先程の事で困惑したのか一瞬怒りを忘れたナルユユリの精神にフィリアが奏で続ける琴の音色が良く響いたのであろう、鎮静化が一気に進んだのだ。
グルル…と唸り声のような音を発しながら体勢を低くするナルユユリ。
やがてお座りしたような姿勢を取ったナルユユリは、天に向けていたその長い首をも地に伏せさせ、ゆっくりと目を閉じると、ついに寝息を立て始めた。
(これは…ノフティスが音色の魔力に自分の魔法を混ぜたのか…確かにノフティスの権能ならナルユユリの抵抗も弱められるし、本当に良い人選だね)
少し余裕が出来てきたので他の皆の様子に目を向けると、ナルユユリが眠った事で石柱の攻撃が止まり、手持ち無沙汰になったワズベールはハナユクラがフィリアを襲わないように止めていたノフティスを援護しに向かった。
フィリアは相変わらず自分の世界に浸っているためまだ琴を引き続けている。
邪魔はしたくないが流石にフィリアの力を持て余させる訳にもいかないので痛む翼を必死に動かし、フィリアの元まで飛んだ。
「ほーら…フィリア。もういいよ」
「………ん?えっと…あら?もう終わったの?」
「結構フィリアがノリノリだったから気付いてなかったんだろうけど結構時間経ってるからね?」
「あー…それはごめんなさいね…って、ミシェルは大丈夫なの!?」
フィリアは私の焦げた翼や所々の怪我を見ると途端に慌てだし、必死に治癒系の魔法をかけまくってきた。
過剰回復は逆に痛むので落ち着いて欲しいが…幸いそこら辺の加減は流石に考えていたのか丁度よく痛みが引いた辺りで必死の魔法掛けは打ち止めとなった。
ただ状況を聞かれたのでここまでの事を全部話すと、呆れたようにため息を吐かれてしまった。

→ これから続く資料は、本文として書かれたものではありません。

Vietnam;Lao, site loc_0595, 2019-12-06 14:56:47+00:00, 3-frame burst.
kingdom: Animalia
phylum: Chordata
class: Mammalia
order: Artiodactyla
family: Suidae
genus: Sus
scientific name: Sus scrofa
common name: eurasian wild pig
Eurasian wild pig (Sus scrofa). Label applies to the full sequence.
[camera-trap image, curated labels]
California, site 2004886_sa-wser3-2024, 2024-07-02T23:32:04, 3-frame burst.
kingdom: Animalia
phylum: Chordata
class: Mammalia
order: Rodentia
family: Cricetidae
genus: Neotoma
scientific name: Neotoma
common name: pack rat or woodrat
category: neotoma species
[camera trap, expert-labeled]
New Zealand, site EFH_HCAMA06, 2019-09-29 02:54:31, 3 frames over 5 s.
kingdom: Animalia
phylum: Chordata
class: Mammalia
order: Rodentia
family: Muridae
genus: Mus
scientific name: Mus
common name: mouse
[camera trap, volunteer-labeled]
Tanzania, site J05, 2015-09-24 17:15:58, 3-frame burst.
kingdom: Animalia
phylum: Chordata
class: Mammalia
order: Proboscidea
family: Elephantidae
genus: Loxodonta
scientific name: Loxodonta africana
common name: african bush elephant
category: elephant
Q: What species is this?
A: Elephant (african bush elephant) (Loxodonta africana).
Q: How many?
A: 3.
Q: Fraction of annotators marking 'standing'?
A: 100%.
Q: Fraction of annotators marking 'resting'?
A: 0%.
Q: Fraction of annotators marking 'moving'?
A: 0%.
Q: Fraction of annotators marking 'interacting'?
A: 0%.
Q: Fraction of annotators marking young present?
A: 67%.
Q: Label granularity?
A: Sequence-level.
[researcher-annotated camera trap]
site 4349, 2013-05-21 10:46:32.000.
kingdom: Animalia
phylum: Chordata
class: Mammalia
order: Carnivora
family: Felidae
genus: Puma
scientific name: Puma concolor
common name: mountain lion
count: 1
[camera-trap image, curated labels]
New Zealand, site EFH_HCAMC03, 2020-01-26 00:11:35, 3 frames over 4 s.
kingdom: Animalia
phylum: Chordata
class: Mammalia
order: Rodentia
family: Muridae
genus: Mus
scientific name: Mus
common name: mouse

「はぁ〜…竜の咆哮を正面から受けるとか…てかちょいちょい思うけどあんた自分の翼盾にし過ぎよ?いくら性質上かなり頑丈な機関だからといって、酷使し過ぎると後で痛い目に会うわよ?」
「何か凄い母親に怒られたみたいになってるね」
「あんた母親いた事無いでしょうが」
「それもそうだねー」
(…いや、結構重い事言ったのにそんなさらっと流されても…)
何故かフィリアが微妙な表情で黙り込んだので気になって顔を眺め続けていると、はっとなったフィリアは私を後ろから抱きしめると、そのままワズベールとノフティス達の方へ飛び始めた。
「え?いや、自分で飛べるけど?」
「あんたは一回翼を休める期間を作りなさい!その間は私が抱えて飛ぶから!」
なんだそれはと苦笑いしたが、これはこれでかなり体が密着しているので悪くないと思い、ひとまずされるがままに運ばれるのだった。